高橋:そのとき、ファイナンシャルリテラシーの有無がキーポイントになります。若いうちからリテラシーを高めることで、限られた収入でも好きなことで稼いで生きていけるようになり、人生の自由度は劇的に広がります。

もう1つ大切なのは、生涯にわたって興味を持ち続けられる自分なりの「テーマ」を持つこと。私はこれを「キャリアの背骨」と呼んでいます。日本の会社によくあるスーパージェネラリスト型のように、異動のたびに目の前の仕事を短期間だけ勉強して乗り切り、ふと気がつくと自分の軸がない。会社の枠に縛られず、仕事とは関わりがなくてもいいのですが、目の前の業務が変わっても主体的に学び続けられるテーマを持っている人は、非常に強い生き方ができます。

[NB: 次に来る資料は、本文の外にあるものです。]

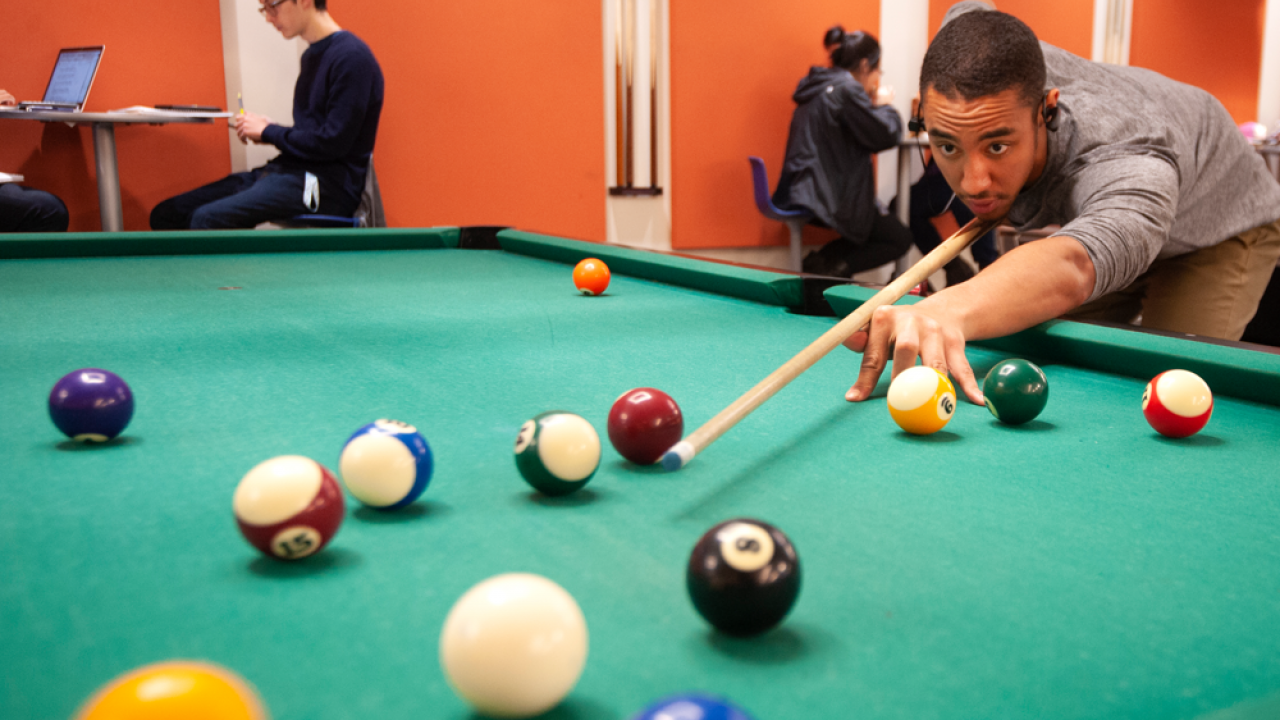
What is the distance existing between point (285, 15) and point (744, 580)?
4336mm

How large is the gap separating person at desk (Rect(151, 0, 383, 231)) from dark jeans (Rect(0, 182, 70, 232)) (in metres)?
0.61

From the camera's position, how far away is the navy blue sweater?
14.1 ft

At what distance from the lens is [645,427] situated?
1089 mm

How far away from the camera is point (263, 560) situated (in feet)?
2.72

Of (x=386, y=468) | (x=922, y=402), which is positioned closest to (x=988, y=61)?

石原:テーマを持つという点で、作家の森博嗣さんが面白いことを言っています。彼は英語の“leisure”を単なる趣味や余暇と訳したのは間違いで、「一生をかけて研究したい自分にとってのテーマ、いわば個人研究」という意味合いが強いと論じています。「日本中の鉄道の写真を撮りたい」でも、なんでもいいと思うのですが、長く追いかけてきた自分だけの研究テーマがあることが、長い人生における最大のモチベーションであり、健康に生きるための「心の養分」になるのだと思います。

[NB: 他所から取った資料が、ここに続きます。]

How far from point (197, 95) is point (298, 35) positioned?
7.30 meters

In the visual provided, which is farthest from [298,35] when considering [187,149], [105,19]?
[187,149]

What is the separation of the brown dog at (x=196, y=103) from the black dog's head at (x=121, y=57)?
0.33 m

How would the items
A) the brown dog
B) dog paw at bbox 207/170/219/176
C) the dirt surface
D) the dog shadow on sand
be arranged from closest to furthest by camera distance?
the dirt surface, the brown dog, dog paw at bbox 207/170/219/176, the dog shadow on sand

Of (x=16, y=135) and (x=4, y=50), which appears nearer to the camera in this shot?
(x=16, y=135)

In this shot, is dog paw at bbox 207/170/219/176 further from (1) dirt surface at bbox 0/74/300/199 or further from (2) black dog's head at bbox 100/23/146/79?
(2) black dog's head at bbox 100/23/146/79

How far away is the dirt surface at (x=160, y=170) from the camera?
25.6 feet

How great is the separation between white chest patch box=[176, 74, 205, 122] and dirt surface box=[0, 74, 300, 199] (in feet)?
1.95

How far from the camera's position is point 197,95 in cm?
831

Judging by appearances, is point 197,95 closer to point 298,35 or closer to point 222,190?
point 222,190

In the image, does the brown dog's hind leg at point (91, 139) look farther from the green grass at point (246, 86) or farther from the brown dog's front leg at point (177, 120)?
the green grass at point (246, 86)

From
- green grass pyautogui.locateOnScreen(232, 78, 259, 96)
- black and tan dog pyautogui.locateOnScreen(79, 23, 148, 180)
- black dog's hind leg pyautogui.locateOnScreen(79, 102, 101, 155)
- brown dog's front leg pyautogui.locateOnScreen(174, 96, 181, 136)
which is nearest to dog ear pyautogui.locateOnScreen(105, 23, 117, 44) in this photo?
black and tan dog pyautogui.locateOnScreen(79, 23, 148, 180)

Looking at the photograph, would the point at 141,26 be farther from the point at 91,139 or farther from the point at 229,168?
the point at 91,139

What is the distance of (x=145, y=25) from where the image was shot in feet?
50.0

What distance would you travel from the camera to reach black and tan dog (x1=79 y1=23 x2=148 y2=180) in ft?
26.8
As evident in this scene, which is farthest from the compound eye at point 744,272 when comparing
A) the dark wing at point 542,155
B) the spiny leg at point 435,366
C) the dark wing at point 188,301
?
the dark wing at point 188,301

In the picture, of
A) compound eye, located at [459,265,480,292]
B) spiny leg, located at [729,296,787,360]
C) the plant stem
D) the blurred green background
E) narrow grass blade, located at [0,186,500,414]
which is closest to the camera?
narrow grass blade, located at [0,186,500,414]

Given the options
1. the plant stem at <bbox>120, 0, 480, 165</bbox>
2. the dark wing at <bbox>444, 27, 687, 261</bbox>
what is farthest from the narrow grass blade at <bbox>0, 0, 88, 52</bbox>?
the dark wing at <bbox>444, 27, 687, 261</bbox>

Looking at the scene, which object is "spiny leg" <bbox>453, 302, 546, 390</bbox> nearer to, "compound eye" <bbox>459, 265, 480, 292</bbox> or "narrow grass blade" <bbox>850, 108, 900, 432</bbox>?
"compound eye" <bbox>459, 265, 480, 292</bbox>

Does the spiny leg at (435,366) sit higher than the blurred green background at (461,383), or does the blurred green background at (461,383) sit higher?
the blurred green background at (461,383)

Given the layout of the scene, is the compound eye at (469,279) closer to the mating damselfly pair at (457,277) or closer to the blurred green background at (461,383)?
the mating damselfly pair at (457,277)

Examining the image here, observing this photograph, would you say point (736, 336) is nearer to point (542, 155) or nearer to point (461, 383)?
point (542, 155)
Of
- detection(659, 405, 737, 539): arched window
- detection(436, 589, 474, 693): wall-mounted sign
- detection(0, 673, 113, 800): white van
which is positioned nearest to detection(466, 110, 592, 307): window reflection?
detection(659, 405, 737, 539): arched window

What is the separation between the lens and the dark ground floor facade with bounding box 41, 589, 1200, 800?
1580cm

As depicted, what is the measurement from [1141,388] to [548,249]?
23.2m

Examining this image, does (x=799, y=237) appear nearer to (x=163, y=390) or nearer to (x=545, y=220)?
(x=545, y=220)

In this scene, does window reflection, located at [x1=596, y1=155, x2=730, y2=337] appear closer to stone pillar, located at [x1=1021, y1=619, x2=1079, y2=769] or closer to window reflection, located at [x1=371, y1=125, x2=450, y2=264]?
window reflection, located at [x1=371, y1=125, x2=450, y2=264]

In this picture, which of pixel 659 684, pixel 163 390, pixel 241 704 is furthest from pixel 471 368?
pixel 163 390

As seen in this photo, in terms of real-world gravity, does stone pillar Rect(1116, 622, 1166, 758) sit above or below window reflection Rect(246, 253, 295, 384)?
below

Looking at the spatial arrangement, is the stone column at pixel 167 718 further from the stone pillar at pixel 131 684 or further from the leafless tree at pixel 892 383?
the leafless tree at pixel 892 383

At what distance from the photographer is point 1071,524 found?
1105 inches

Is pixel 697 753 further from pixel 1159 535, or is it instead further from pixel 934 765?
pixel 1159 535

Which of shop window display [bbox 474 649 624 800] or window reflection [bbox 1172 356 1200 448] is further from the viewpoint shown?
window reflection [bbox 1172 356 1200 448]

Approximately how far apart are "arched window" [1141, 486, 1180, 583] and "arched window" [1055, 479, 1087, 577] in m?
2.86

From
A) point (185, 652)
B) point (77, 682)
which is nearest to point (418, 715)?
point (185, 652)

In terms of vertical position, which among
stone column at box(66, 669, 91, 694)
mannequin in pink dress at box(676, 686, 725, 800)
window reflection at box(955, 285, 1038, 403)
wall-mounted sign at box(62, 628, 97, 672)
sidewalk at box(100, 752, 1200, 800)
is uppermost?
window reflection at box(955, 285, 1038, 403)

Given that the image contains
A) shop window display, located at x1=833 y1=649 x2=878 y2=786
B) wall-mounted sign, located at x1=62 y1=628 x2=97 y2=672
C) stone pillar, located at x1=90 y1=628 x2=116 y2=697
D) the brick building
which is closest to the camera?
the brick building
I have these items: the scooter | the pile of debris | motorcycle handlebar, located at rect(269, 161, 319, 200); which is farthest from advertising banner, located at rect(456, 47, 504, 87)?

鈴木:自分のテーマを持つことは、大賛成です。私は、これからの長いキャリアを生き抜くためには、やはり守りの姿勢ではなく、仕事に対する「ワクワク」した感情や、内発的な「活力」が何よりの原動力になるべきだと信じています。自分が何にパッションを感じるのかを突き詰め、それを仕事に結びつけていく。ベースにワクワク感があるからこそ、エネルギーのいる学び直しやキャリアチェンジにも挑戦できるのではないでしょうか。若い世代はインターネットを通じて世界中の情報に触れ、刺激を受けています。もしかしたら、テーマを持つことは彼らのほうが得意かもしれません。

人事としては、個人のリスクを管理する役割ではなく、一人ひとりの挑戦への内発的な活力を引き出し、伴走する存在でありたいです。

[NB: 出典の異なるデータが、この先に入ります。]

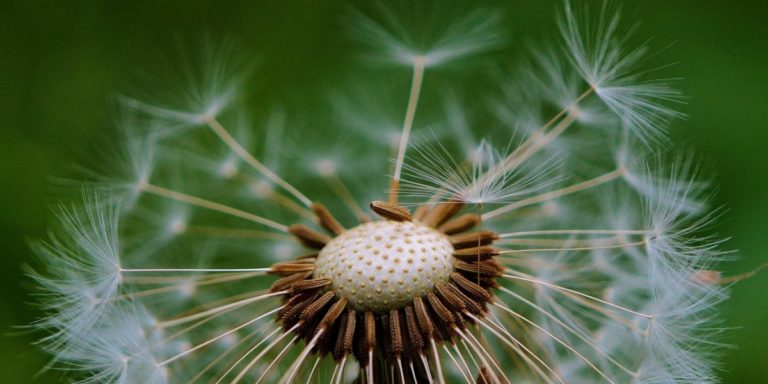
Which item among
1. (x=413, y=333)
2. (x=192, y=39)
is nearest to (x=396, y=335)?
(x=413, y=333)

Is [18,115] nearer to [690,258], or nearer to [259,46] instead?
[259,46]

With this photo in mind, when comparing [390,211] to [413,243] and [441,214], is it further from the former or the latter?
[441,214]

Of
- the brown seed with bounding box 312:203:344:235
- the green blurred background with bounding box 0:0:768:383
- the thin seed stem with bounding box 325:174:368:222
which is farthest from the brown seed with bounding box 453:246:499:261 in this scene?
the green blurred background with bounding box 0:0:768:383

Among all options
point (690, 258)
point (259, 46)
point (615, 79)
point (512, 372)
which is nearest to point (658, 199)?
point (690, 258)

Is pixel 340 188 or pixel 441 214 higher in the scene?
pixel 340 188

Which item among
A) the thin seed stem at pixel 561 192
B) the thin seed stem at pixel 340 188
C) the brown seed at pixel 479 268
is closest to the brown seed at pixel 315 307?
the brown seed at pixel 479 268

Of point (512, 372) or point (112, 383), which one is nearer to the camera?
point (112, 383)

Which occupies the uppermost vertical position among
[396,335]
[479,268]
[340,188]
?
[340,188]

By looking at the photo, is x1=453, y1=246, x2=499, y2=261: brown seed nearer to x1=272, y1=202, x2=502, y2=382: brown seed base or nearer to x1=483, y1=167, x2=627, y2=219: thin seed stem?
x1=272, y1=202, x2=502, y2=382: brown seed base
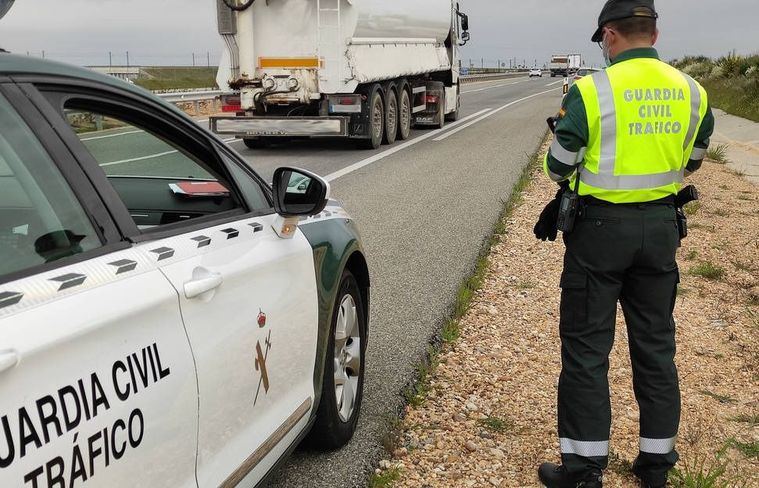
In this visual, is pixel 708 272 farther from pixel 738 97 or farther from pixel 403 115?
pixel 738 97

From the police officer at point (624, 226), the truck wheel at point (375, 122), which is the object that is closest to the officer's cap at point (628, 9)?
the police officer at point (624, 226)

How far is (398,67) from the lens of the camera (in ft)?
56.8


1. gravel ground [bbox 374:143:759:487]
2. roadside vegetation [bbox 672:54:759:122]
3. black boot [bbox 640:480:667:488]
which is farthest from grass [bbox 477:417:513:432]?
roadside vegetation [bbox 672:54:759:122]

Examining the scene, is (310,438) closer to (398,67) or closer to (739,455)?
(739,455)

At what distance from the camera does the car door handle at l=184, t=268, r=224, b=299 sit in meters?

高橋:そうですね。これからは、一律のルールをなくして1対1で決める「相対人事」をベースにするのがいいのかもしれません。会社からの命令ではなく、「このポストに行ったら、仕事はハードだけどこんな経験ができる」といった、お互いの状況に応じた社内市場を作るイメージです。若いうちからの価値観や志向の個人差はもちろん、80歳でも普通に働く時代になるのであれば、健康や働き方の個人差も大きくなっていきます。何をやりたいのか・どこまでできるかと会社側の期待をすり合わせる。手間はかかりますが、それこそAIが支援してくれるのではないでしょうか。